PAGE TEXT:
-- Begin --
David “Tainted” Fisher has his knickers in a bunch over some apparently “wrong” statistics used to justify the toughening up of laws regarding gangs.

I might be missing something here but why is “Tainted” and his employer mounting a campaign on behalf of scum gang members?

Cabinet signed off tough new measures to tackle gangs on the basis of inaccurate information which over-estimated the scale of the crime problem.

The briefing paper told ministers 4000 gang members alone were responsible for a huge number of drug and violence crimes, including murders.

The release of the document through the Official Information Act followed the earlier discovery the wrong information had been used in a press release to justify the policy.

Cabinet ministers were also given the wrong information.

The information, which appeared to have been provided by police to the minister’s office, went before Cabinet in June before the August announcement.
-- End --
PARTS OF THE EXERCISE:
[1] Reproduce the gang statistics post word for word, starting at the words "I might be missing" and ending after the words "crimes, including murders.".
[2] Write the next part of the gang statistics post, picking up after its final sentence.

SUPPLIED MATERIAL:
-- Begin --
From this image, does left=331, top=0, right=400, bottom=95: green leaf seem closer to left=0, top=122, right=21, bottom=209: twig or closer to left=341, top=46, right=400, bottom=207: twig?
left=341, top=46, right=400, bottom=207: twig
-- End --
OUTPUTS BY TASK:
[1]
I might be missing something here but why is “Tainted” and his employer mounting a campaign on behalf of scum gang members?

Cabinet signed off tough new measures to tackle gangs on the basis of inaccurate information which over-estimated the scale of the crime problem.

The briefing paper told ministers 4000 gang members alone were responsible for a huge number of drug and violence crimes, including murders.

[2]
The new measures passed by Cabinet were targeted at gang members who were said to be responsible for huge levels of criminal activity. They also show the Government contemplating greater powers for police to tackle gang activity.

Sociologist and gang researcher Dr Jarrod Gilbert outed then Police Minister Anne Tolley over the inaccurate press release and said it was “absurd” the wrong information had also gone to Cabinet. “This was an error of epic proportions. The problem by comparison is almost insignificant.”

The inaccurate figures had suggested the 4000 gang members in New Zealand were personally responsible for about 1500 serious violence and drug charges. New figures show this year gang members were actually responsible for 26 of the 649 serious drug charges laid. They were also responsible for 61 of 868 violence charges.

Read more »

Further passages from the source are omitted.